Chipmaker Broadcom  said it is the focus of a formal Securities and Exchange Commission (SEC) investigation into improperly dated stock option grants.

The company also said in a statement it canceled more than $37 million in options from employees it claimed were responsible for questionable option transactions.

Broadcom said it expects to file an amended 2005 annual report and 2006 first-quarter report with the SEC in January, noting that procedures “lacked adequate controls” and that documentation and record keeping were “insufficient” to verify stock option dates.

Results of Broadcom’s own four-month internal investigation revealed that “numerous” stock options between June 1998 and May 2003 were granted “after the fact.”

While Broadcom said there is no need to restate earnings after 2003 due to improved accounting practices, the vendor has already said it would have to restate more than $750 million in non-cash payments between 2000 through 2005 and the first-quarter of 2006.

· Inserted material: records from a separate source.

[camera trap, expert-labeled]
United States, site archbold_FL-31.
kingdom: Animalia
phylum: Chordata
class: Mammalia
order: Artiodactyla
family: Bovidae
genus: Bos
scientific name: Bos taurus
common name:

Broadcom refused to identify “certain executives and employees” it said were to blame for the incorrect stock option grants, noting the persons had left for reasons unrelated or related to the investigation, according to the statement.

Broadcom former CFO William Ruehle “retired,” in September, a decision the company said at the time was accelerated by an investigation by the company’s audit committee.

The chipmaker said company founders and all current and past members of the board of directors acted appropriately when receiving stock option grants; both Broadcom CEO Scott McGregor and acting CFO Bruce Kiddoo were deemed able to certify financial statements.

In the statement, McGregor said Broadcom has taken appropriate steps to ensure the company keeps control of the stock option grant process.

“Our stockholders deserve nothing less,” McGregor said.

Broadcom is just the latest tech company to admit scrutiny from government regulators over granted stock options.

Last month, Dell announced it was being formally investigated by the SEC, while Apple Friday said that it will delay filing an annual report, and will restate past earnings following an internal probe into the company’s stock-option practices.

Broadcom incidentally is also in the middle of a nasty patent fight with rival Qualcomm that could have significant ramifications for the mobile phone market.